David Benatar's 'Better Never to Have Been'...Chapter 4


Scattered on chance's wind are we,
as from creation's spreading tree
we fall, like children of an indifferent god
too busy keeping ledgers to note
the directions in which we fly,
or where, at last, we land.

We dance in tiny whirlwinds, and are lifted
up again; some dull, few gifted,
but none soar high enough to escape the lure
of the ever-siren's call:
a song of earth for feet of clay,
on which we make our stands.

Thus, we await our ends in careworn years,
behind the veils that mask our fears
of abandonment, as memory serves too well.
We wonder from whence comes our sustenance
at the final nod, when soil is turned,
and life cuts the last strand.

Chapter 4, ‘Having Children: The Anti-Natal View, begins with a wonderful quote from Flaubert...

“The idea of bringing someone into this world fills me with horror...May my flesh perish utterly!
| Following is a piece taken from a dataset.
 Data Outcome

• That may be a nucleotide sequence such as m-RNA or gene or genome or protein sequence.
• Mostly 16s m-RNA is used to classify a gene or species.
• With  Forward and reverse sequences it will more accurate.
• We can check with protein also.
May I never transmit to anyone the boredom and ignominies of existence!”

Well, his feelings certainly come across clearly, don’t they? Hehehe! Anyhow, chapter 4 is largely a study of the pros and cons of procreation, and speaks to the ethical questions. What are our duties, and from what pre-suppostional frameworks are these duties derived? What are our rights, and where are these rights grounded? Personal autonomy? Entitlements from certain powers-that-be? Reasonable disagreement with the conclusion that life is ultimately harmful? Argumentation. Justification. Dissent. The intricacies involved preclude any succinct summing up on my part, I’m afraid (BUY THE BOOK), but I’d like to take a whack at the last little section of the chapter, which sports this header...
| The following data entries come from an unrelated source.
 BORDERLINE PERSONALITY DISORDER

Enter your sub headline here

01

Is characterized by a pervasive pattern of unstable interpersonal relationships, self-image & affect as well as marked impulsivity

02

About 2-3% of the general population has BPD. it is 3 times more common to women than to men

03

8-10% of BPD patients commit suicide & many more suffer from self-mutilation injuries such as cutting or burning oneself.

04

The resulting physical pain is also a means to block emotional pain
TREATING FUTURE PEOPLE AS MERE MEANS

Here, the author cites the hypothetical case of the parents of a child with leukemia, having a second child in order to provide a bone marrow transplant to the first child. Certainly a tough call (I’m thinking an ESPECIALLY tough call for a parent who’s become an antinatalist after the birth of the first child!). He then goes on to talk a little bit about cloning, and the ramifications implied (and who hasn’t seen one of those bad sci-fi movies, i.e. ‘The Clonus Horror’ or ‘The Island’, which was actually a clone of ‘The Clonus Horror’...I’m an MST3K dweeb, and know this stuff). But there’s one particular section I’d like to zone in on, and discuss. I quote...
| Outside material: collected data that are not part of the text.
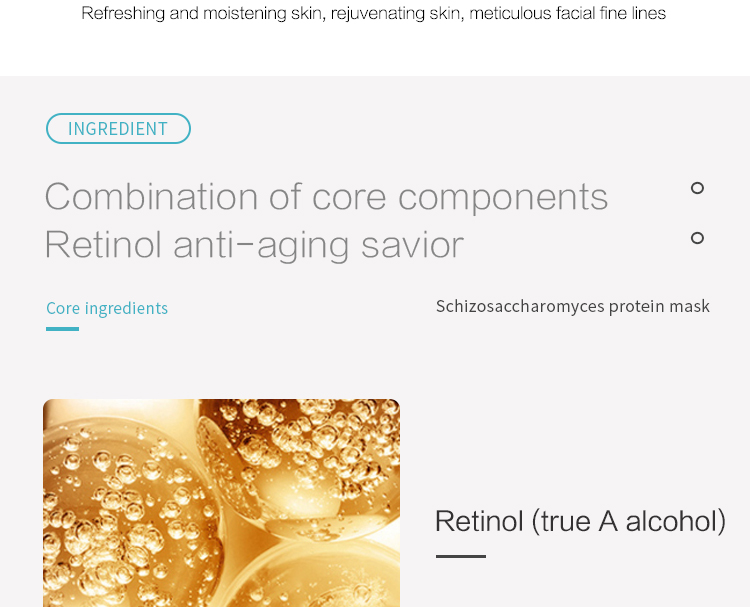 Refreshing and moistening skin, rejuvenating skin, meticulous facial fine lines

INGREDIENT

Combination of core components
Retinol anti-aging savior

Core ingredients

Schizosaccharomyces protein mask

Retinol (true A alcohol)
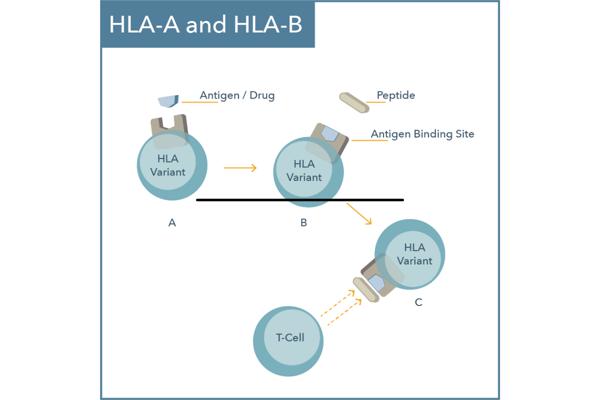 HLA-A and HLA-B

Antigen / Drug

Peptide

Antigen Binding Site

HLA Variant

HLA Variant

A

B

HLA Variant

C

T-Cell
“Clones and those children who are produced to save the life of a sibling are not brought into existence for their own sakes. This, however, is no different from any children. Children are brought into existence not in acts of great altruism, designed to bring the benefit of life to some pitiful non-being suspended in the metaphysical void and thereby denied the joys of life. In so far as children are ever brought into existence for anybody’s sake it is never for their own sake.”

NEVER for their OWN SAKE! In a perfect world, this would be tatooed across the foreheads of every person who ever called a non-breeder ‘selfish’. For procreation is THE most selfish act ever accomplished in a person’s lifetime. Children are brought into existence to be UTILIZED, in one way or another. Children as cuddly dollies. Children as signs of virility. Children as glue for bad marriages. Children as farm tools. Children as future income earners. Children as future caregivers. Children as offerings to the grandparents. Children as taxpayers. Children as soldiers. Children as a means to acheiving social and/or political power and/or prestige. Children as icons for sundry vicarious attainments. Children for proxy immortality. Children as offerings to God (sacrificial lambs ring a bell?). And the fact that we sincerely love them along the way doesn’t speak squat to the primal, selfish act of bringing them into an existence that will hurt them in many, many ways...and eventually kill them.

“You may look upon life as an unprofitable episode, disturbing the blessed calm of non-existence.”
Arthur Schopenhauer

If having a child as a means to an end seems wrong to the reader, try to realize that procreation is ALWAYS a means to an end, even if that end is to purchase the good feelings of being a parent. And of course, there are usually other, egoistic motives involved...otherwise, why not simply adopt? Remember, every new child brought into existence is ultimately a vessel for suffering, and for death. Always. Your children will suffer, and die. So will mine. Nobody gets left out. Well, except for those who never get ‘brought in’ in the first place. Get it?